### Texte présenté
⟨

Il va de soi que le client, n'a cure des états d'âme de cette femme sur laquelle il se jette. On lui dirait que c'est une morte encore chaude, qu'il n'en serait troublé. Non plus que ne l'affectent le décor sinistre ou la cohorte de ses semblables qui l'ont précédé là, entre ces jambes inertes.
Dés lors, l'acte devient à ce point dérisoire qu'une prostituée d'abattage eut un jour ce mot : « Mais c'est fou, comment peuvent-ils payer pour ça ? « Elle ne comprenait pas qu'entre deux plaisirs également solitaires, on pût choisir l'onéreux ! Il lui semblait inconcevable qu'un être doué de raison payât pour enfoncer son sexe entre des lèvres insensibles, au préalable lubrifiées ; s'y agiter quelques minutes, et puis quitter la place, avec le sentiment d'avoir été floué par cette femme déchue, par cette esclave qui, n'ayant un instant perdu la tête, n'aura cessé de vous dominer.
On devrait bien, pour prendre les mesures de l'homme, interroger, parmi les prostituées, celles qui, par la contrainte, virent leur sexe transformé en égout ; leur jugement serait propre à balancer les airs de respectabilité ou d'importance qu'on se donne à peine quittés les « mauvais lieux ».
Et puis non : ayant à l'esprit les témoignages des courtisanes et des ribaudes, et sachant que le « haut du pavé » emporte la palme de la perversité, nous serions trop tenté devant un notable, un personnage respectable, de nous demander si, d'aventure, il ne ferait pas partie du cortège des excentriques, des égarés, des sadiques, des petits-garçons, qui hantent les hôtels borgnes. Si tel ne jouit pas de se faire flageller ou couvrir d'excréments ; si tel autre n'est pas venu, un jour, avec un rasoir pour… dépouiller une prostituée de sa toison !

⟩

### Consignes
a – Recopiez le passage du texte sur la prostitution qui commence par « On devrait bien, pour » et se termine par « de sa toison ! ».
b – D'après le texte sur la prostitution, qui « emporte la palme de la perversité » ?
c – Poursuivez le texte sur la prostitution à partir de sa dernière phrase.
Le listing constitue un matériau distinct, indépendant du texte sur la prostitution.

### Lignes de données
⟨

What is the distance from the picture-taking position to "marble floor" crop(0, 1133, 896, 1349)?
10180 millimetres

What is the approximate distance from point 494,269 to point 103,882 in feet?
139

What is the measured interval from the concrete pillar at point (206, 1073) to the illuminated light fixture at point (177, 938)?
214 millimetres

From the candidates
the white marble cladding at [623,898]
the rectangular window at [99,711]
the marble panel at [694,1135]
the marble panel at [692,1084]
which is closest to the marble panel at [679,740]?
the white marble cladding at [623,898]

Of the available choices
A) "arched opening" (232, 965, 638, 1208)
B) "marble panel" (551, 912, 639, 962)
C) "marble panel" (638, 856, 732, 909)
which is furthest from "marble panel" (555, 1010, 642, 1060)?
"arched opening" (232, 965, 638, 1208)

⟩
⟨

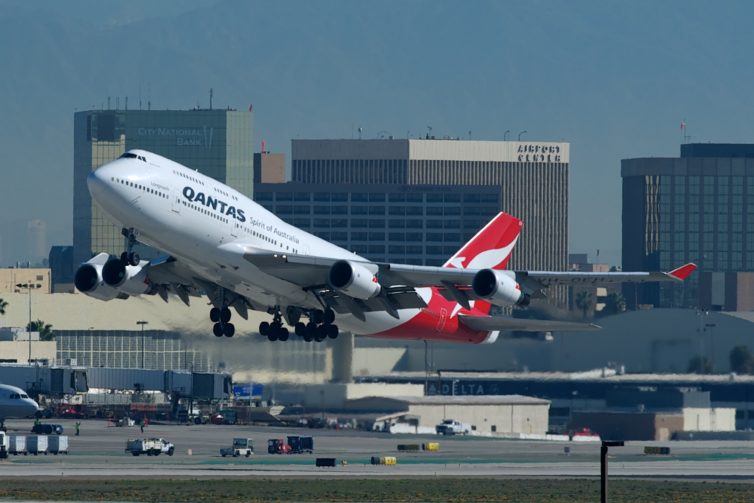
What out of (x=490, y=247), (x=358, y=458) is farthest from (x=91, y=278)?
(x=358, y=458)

⟩
⟨

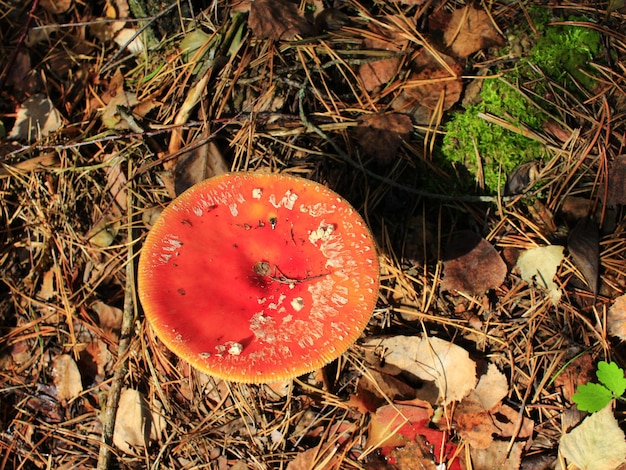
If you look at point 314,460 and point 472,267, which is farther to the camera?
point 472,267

⟩

### Réponses par consigne
a –
On devrait bien, pour prendre les mesures de l'homme, interroger, parmi les prostituées, celles qui, par la contrainte, virent leur sexe transformé en égout ; leur jugement serait propre à balancer les airs de respectabilité ou d'importance qu'on se donne à peine quittés les « mauvais lieux ».
Et puis non : ayant à l'esprit les témoignages des courtisanes et des ribaudes, et sachant que le « haut du pavé » emporte la palme de la perversité, nous serions trop tenté devant un notable, un personnage respectable, de nous demander si, d'aventure, il ne ferait pas partie du cortège des excentriques, des égarés, des sadiques, des petits-garçons, qui hantent les hôtels borgnes. Si tel ne jouit pas de se faire flageller ou couvrir d'excréments ; si tel autre n'est pas venu, un jour, avec un rasoir pour… dépouiller une prostituée de sa toison !

b – Le « haut du pavé ».

c –
*
Il s'en faut, néanmoins, que la violence masculine ait seule assuré à la prostitution sa pérennité et son ampleur. Trop de ses formes ne doivent rien à la contrainte mais supposent l'adhésion, la complicité de la femme – et d'abord chaque fois qu'elle mise d'abord sur sa beauté, son charme, son corps, son sexe et, en bref, son apparence.
Quand les plus lucides de nos compagnes déclarent : « Nous sommes toutes des prostituées », que veulent-elles dire sinon que s'est instaurée, immémoriale, une relation entre l'homme et la femme, où la vénalité joue toujours de quelque manière ? La protection, la sécurité, la subsistance, les faveurs, les présents, se trouvent mêlés ainsi que l'argent nu avec la prostituée, à ce qui devrait relever pour chacun des deux partenaires, de la libre disposition de soi et d'un total désintéressement.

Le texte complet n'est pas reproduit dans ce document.